(TRINIDAD EXPRESS) – The 70 posthumous tests for Covid-19 have all returned with negative results.
Speaking during yesterday’s virtual press conference to update on Covid-19 in this country, Chief Medical Officer, Dr Roshan Parasram was asked about posthumous testing for Covid-19 in relation to people who would passed away from pneumonia or other respiratory infections.
Parasram said, “The Forensic Sciences Centre was actually sending testing all along to CARPHA. They have sent 69 samples so far of patients that would have died, for testing for Covid 19. All of them were negative. We sent one from Tobago a couple days ago, that one was negative as well, with a person that would have died at home … So 70 in all, in terms of testing of persons that would have died. All of them were negative for Covid 19.”
The Opposition, United National Congress and its leader Kamla Persad-Bissessar, had raised the issue of posthumous testing in the past.
Also, days ago, Public Services Association (PSA) president and Tobago House of Assembly (THA) Minority Leader, Watson Duke, raised the issue that a security guard who worked at a WASA office in Tobago, presented flu like symptoms and later died. He queried whether the PSA employee passed away from Covid-19 and the safety to other workers.
The THA’s Division of Health, Wellness and Family Division today said that the security officer, contracted by the Water and Sewerage Authority (WASA), who died last Saturday, was swabbed and tested for COVID-19, and that the results returned negative.
“The Division once again expresses its regret at the unfortunate, public ventilation of this sensitive issue and extends its deepest condolences to the family and friends of the deceased,” the release said.
As it pertained to the public’s behaviour during the Covid-19 pandemic, Parasram said, “I think the majority of the population, even when you see them out and about, they are adhering to social distancing, they are using their masks and you see a general compliance. However there is a small group of people that seem to be not complying to that extent and I think we would have had a regulation drafted a few days ago to try to tighten, if you will, the way we move about as a population.”

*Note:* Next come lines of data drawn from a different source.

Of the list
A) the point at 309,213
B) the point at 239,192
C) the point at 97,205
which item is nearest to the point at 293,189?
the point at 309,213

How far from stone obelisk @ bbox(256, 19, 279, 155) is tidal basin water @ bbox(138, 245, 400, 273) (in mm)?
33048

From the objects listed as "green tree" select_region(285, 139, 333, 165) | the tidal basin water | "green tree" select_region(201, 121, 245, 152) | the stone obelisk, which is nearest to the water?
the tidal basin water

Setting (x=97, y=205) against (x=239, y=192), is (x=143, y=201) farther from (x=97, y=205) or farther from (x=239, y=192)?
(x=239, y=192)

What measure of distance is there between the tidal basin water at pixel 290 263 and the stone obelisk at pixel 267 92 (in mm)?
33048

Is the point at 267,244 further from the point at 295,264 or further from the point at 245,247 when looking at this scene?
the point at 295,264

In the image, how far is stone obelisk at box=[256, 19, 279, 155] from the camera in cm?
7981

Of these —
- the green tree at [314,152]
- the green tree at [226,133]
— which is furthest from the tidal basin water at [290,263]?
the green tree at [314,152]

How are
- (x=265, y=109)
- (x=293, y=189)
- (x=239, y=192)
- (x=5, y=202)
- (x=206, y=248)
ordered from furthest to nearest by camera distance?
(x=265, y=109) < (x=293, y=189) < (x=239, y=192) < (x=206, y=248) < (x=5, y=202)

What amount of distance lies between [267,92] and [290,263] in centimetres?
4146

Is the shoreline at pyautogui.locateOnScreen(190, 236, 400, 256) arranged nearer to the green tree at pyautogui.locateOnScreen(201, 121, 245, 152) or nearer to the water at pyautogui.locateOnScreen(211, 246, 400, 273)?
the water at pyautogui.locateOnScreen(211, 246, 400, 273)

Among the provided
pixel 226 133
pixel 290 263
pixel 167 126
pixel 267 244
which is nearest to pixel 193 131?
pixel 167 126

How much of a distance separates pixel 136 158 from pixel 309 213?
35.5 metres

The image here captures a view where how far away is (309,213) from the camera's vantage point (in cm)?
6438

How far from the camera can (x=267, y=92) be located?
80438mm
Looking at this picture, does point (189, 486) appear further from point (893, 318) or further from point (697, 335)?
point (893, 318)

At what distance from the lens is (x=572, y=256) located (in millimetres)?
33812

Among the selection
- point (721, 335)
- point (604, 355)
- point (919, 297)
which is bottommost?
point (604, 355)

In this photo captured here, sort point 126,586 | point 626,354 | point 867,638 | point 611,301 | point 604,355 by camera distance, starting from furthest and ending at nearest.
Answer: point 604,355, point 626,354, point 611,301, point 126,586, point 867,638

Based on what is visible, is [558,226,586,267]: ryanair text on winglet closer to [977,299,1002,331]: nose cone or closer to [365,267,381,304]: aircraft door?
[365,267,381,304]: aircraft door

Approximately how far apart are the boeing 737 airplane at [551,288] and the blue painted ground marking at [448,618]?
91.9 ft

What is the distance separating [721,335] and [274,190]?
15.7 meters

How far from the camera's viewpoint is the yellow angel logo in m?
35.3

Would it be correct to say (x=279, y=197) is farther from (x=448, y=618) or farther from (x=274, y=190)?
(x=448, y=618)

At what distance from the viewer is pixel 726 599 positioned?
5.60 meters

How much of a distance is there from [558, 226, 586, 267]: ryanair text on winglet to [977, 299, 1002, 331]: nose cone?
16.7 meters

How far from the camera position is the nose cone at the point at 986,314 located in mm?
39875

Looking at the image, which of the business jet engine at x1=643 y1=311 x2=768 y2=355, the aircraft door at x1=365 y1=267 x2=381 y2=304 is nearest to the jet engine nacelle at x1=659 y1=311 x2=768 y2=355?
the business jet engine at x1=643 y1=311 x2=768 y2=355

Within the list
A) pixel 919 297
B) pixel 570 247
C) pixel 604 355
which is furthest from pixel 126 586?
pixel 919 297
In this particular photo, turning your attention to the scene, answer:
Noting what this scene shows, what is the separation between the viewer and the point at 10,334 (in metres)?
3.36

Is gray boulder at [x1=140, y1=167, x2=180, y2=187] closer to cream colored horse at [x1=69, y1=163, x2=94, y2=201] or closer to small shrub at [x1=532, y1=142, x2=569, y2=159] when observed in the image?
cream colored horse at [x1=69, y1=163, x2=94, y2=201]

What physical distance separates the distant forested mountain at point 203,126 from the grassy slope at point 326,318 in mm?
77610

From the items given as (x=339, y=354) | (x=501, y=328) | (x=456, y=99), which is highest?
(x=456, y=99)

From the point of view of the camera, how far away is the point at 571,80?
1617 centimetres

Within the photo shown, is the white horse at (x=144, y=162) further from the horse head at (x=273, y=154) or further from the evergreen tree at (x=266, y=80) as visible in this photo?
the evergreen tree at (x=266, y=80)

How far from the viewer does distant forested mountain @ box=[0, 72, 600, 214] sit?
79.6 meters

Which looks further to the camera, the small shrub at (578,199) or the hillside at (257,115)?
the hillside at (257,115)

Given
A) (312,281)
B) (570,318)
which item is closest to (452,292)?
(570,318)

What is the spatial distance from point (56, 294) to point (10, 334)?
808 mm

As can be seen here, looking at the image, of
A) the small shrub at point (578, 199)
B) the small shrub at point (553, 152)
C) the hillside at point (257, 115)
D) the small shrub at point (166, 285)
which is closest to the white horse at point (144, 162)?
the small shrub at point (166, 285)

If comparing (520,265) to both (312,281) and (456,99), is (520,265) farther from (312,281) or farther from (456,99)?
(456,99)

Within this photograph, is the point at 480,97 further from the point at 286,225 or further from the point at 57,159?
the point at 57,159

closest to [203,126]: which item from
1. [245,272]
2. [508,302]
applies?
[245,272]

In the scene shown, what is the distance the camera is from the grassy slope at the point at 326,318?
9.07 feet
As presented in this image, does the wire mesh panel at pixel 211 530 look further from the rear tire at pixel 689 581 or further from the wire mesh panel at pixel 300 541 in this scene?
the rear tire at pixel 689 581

He however called on people to stay at home, with or without regulations in place “as it is important to protect each of us, our families and the society as a whole.”
He said that given this country’s statistics “there was a bit of complacency that occurred which, I think, it is way too early to have that sort of behaviour occurring.”
The CMO said, “We have to stay the course, hold our positions as long as possible and we have seen in Singapore, we have seen in South Korea, we have seen in Japan when they recently released the grip on the way people move that they had second waves very quickly thereafter … It is really something that we have to keep a close eye on, in terms of how people move.”